Abstract

The establishment of a new dynasty From the beginning of the eighteenth century Spanish music theatre was distinguished by two features above all: the literary and musical tradition of the previous century, especially the plays (‘comedias’, ‘zarzuelas’ and operas) of Pedro Calderon de la Barca (1600–81); and the dynastic change from the House of Habsburg to the House of Bourbon and the subsequent War of the Spanish Succession ( c . 1703–14). For Spain, this was not simply a war between European powers such as France, England and Austria, but rather a civil war, in which parts of the population and nobility favoured the young Bourbon King Philip V, grandson of Louis XIV of France, while others supported the Habsburg pretender Archduke Charles (later Emperor Charles VI). These internal conflicts could not fail to affect the political, social and cultural order of the relatively young Spanish state, which was still moving tentatively towards its own national identity. Indeed, the War of the Spanish Succession had consequences that affected not only the territorial shape of Spain, but also the state’s very identity.
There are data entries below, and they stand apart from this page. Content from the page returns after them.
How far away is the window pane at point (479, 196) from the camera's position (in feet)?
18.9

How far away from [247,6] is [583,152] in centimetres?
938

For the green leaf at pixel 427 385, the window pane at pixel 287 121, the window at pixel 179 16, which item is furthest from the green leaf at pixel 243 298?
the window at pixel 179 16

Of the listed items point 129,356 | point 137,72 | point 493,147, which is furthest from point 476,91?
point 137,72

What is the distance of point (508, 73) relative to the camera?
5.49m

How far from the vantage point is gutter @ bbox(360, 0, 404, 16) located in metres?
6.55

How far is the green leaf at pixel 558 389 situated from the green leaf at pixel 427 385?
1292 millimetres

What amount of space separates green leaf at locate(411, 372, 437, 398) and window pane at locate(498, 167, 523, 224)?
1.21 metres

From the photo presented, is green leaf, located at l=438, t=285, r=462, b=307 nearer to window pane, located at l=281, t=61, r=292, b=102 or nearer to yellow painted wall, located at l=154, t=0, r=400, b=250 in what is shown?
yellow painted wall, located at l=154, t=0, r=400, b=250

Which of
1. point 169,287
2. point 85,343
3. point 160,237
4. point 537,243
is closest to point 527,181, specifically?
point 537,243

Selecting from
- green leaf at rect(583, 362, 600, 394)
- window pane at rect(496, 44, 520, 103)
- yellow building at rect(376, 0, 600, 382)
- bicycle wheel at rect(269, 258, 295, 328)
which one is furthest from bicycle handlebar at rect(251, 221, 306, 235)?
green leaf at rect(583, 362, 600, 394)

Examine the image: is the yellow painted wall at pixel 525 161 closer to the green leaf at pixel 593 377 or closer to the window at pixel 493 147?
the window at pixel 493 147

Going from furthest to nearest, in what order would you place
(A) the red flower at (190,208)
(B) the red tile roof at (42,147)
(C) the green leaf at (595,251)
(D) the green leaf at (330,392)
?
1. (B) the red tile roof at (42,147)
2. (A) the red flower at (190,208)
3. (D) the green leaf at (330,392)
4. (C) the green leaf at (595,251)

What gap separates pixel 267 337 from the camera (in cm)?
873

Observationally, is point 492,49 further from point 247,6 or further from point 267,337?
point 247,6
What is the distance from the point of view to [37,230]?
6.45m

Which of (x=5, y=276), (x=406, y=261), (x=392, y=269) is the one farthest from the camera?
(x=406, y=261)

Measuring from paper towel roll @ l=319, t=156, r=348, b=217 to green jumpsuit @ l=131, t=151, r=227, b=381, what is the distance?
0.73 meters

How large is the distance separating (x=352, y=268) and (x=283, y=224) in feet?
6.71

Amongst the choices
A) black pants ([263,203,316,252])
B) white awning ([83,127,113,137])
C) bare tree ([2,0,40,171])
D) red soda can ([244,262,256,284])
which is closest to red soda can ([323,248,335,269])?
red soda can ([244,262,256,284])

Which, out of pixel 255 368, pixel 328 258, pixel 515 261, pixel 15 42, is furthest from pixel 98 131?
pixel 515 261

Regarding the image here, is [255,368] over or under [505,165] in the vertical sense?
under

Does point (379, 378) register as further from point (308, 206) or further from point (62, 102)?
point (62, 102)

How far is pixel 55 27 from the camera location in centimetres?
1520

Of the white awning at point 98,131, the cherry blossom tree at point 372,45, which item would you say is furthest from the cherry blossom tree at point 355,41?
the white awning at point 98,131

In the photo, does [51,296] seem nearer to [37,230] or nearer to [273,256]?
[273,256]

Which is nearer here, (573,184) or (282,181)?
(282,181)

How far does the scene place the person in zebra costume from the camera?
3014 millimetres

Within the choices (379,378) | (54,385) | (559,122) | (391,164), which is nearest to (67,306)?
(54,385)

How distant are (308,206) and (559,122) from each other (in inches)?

Dynastic succession, for example, had turned out to be a problem solvable not by reason or law but only by force, and affected the legitimacy of the Bourbon King of Spain (who was only accepted by the Viennese court as late as 1748 in the Treaty of Aix-la-Chapelle); similarly affected were claims to the thrones of Naples and Sicily, which were occupied from 1707 (Naples) and 1713 (Sicily) by a Habsburg Viceroy, and from 1734 and 1735 by a Bourbon King, the Spanish infante Charles (later Spanish King Charles III).